- Text under study -
┏━━

Words

Background

A basic and standard need for this site is to have some spell checking (and maybe some more enhanced grammatical analysis later). This is commodity functionality that should almost certainly be provided by a tool such as ispell, but a quick glance showed that ispell has enough going on to not be quickly pulled in as part of my software reboot and therefore I’ll start off with something homegrown.

Usage

The specific way I’m using this will also inform how it is being built. Beyond just spell checking I’m hoping to leverage this to improve my vocabulary, which I’m planning on doing by increasing the world list each time I update the site with a word which is in use on the site. If I manage to achieve the ambituous goal of submitting at least once daily then this is roughly equivalent to receiving and using a word of the day.

Functionality

The desired functionality is fairly simple: I want to report any words which are not present in the defined set of words. Reporting the first such word is sufficient. Here “word” will be defined as a case-insenstive contiguous sequence of word characters.

┗━━

- Recorded information -
┏━━

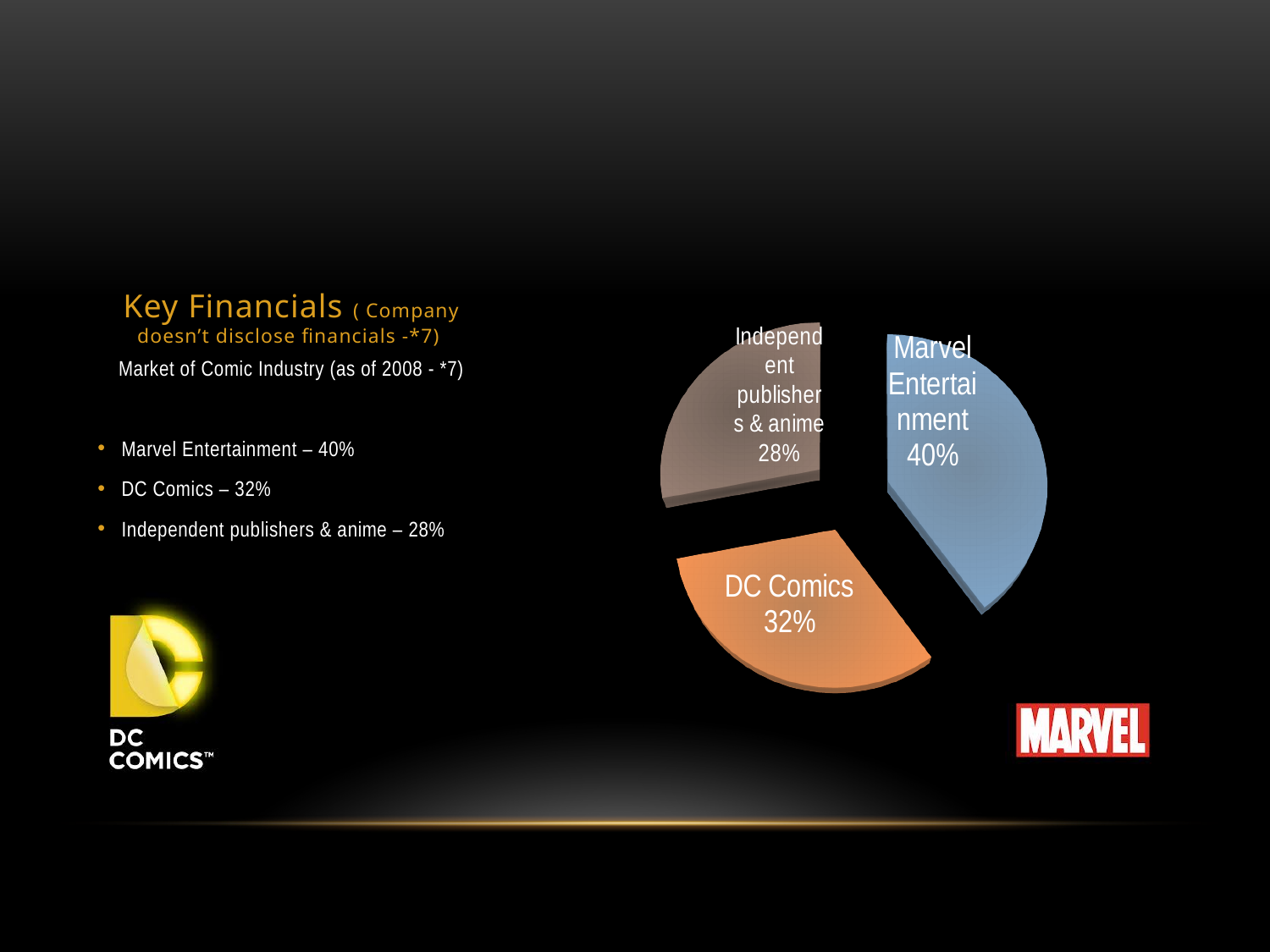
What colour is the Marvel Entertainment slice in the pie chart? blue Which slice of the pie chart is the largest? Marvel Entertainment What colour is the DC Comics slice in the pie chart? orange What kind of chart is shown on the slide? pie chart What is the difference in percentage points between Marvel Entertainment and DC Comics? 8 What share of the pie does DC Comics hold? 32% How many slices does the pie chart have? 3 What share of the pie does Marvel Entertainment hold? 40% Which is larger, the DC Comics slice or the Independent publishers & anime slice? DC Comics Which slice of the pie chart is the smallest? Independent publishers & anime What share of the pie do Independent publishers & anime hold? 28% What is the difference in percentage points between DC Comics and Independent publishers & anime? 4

┗━━
┏━━

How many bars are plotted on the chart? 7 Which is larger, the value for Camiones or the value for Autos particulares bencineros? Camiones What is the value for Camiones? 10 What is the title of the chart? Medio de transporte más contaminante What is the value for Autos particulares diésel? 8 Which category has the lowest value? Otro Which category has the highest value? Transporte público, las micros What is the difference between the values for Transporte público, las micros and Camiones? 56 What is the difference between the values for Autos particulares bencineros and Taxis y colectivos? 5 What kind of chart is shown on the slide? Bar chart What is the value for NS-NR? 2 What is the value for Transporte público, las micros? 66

┗━━

- Exercises -
- a) List the section headings that appear under the title of the post on building a spell checker.
- b) Set down the part of the post on building a spell checker that opens with the words containing "The specific way" and closes with "of the day.".
- c) Resume the post on building a spell checker after its final sentence, carrying it forward in the same voice.
The material comes from a different source than the post on building a spell checker.

- Answers to the exercise -
- a)
Background
Usage
Functionality

- b)
The specific way I’m using this will also inform how it is being built. Beyond just spell checking I’m hoping to leverage this to improve my vocabulary, which I’m planning on doing by increasing the world list each time I update the site with a word which is in use on the site. If I manage to achieve the ambituous goal of submitting at least once daily then this is roughly equivalent to receiving and using a word of the day.

- c)
The input text will be expected to be passed on stdin, and the file containing the word set will be expected as a positional argument to the command.

Implementation

Let’s get this thing started. Some of the later details impact includes and since my tangle program is presently very dumb my exposition will be compromised here in a way that is an affront to Mathematical Writing. I may also be deviating from C convention in that I’ll define functions prior to main rather than using forward declarations.

I’ll be writing this in C since it seems a relatively good fit overall and the strongest contender out of the options I’m immediately considering.

To start my word list is small enough that virtually any implementation would work so I’ll start fairly basic and then likely add a more efficient solution later. My first pass will therefore make use of the binary search call present in stdlib.h.

The initial code will presume single byte characters as unicode support is non-trivial in C. Such support will be added when needed (or hopefully the implementation will be replaced by then).

Includes

I’ll be doing some I/O, string manipulation, making use of library provided character conversions for normalization, and will be using at least the aforementioned stlib.h bsearch.


#include <ctype.h>
#include <stdio.h>
#include <stdlib.h>
#include <string.h>

Globals

The crux of this utility will be checking set membership so it makes sense to start with defining that set and the membership test.

Defining the set as a global seems reasonable to keep this focused and also keeps any type information out of the membership function which will be nice if the current implementation is replaced by something more interesting like a trie.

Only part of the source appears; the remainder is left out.